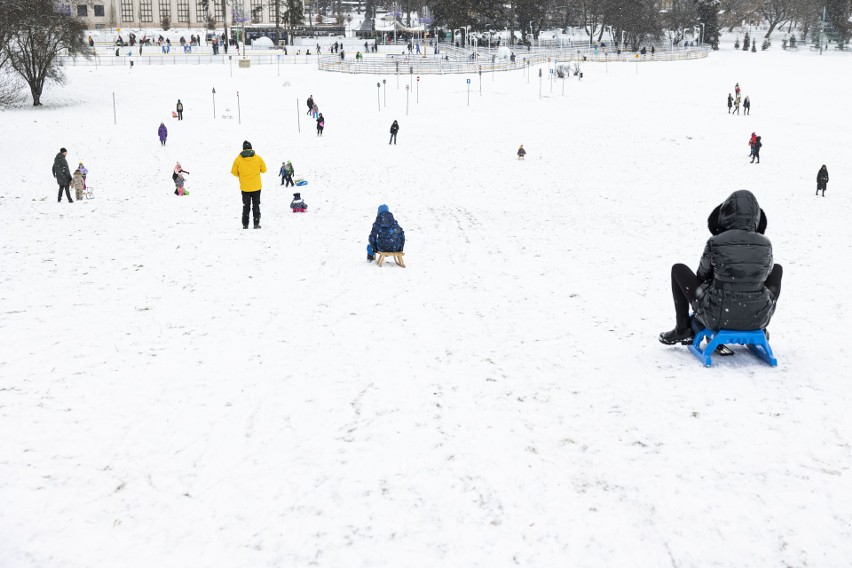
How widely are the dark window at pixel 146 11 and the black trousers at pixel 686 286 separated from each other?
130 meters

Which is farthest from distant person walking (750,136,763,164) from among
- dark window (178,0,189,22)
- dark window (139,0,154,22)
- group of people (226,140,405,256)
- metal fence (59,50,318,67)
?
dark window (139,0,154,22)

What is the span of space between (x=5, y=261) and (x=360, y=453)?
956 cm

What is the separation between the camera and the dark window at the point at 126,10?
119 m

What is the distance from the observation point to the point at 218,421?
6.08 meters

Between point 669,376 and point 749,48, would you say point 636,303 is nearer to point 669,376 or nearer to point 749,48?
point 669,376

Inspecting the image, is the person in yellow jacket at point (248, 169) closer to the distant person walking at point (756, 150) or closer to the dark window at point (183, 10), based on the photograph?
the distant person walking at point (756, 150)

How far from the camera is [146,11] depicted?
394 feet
=-=-=
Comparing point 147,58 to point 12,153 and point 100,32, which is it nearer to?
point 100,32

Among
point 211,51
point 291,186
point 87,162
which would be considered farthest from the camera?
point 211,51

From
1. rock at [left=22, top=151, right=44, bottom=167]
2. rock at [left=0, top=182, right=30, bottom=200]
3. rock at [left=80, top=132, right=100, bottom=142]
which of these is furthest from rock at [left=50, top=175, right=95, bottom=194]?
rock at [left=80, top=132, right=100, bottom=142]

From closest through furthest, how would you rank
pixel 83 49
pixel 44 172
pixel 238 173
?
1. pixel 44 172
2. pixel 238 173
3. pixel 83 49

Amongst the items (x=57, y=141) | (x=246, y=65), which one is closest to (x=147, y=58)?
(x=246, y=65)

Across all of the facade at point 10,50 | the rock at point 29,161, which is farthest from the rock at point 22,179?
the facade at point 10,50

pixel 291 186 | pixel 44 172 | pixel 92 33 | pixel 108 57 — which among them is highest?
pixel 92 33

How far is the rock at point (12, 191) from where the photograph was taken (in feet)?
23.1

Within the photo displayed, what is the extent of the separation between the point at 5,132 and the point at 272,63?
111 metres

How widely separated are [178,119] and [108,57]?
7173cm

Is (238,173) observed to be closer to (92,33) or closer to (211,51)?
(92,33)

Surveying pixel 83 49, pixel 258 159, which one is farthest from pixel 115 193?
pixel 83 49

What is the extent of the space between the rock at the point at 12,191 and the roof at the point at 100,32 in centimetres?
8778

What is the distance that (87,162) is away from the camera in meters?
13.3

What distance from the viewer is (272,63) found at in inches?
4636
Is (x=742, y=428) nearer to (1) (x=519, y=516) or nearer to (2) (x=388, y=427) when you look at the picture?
=-=-=
§ **EXERCISE AIM**
Rewrite the lines of the listing starting at the one containing "What distance from" and ending at the one containing "Is (x=742, y=428)", putting "centimeters" in place of "inches" and leaving everything else as it is.

§ **WRITTEN REPLY**
What distance from the viewer is (272,63) found at in centimeters?
4636
Is (x=742, y=428) nearer to (1) (x=519, y=516) or nearer to (2) (x=388, y=427) when you look at the picture?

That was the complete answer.